## START DATA SUPPLIED

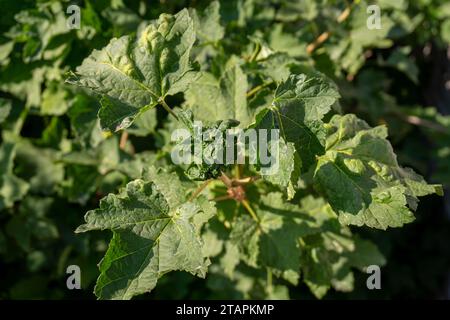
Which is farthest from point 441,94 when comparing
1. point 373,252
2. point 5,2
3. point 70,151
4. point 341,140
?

## END DATA SUPPLIED

TASK DIRECTIONS: Pictures are to be left out; repeat all the remaining data exactly.

RESULT OF THE TASK:
Which is farthest from point 441,94 when comparing
1. point 373,252
2. point 5,2
3. point 70,151
4. point 341,140
?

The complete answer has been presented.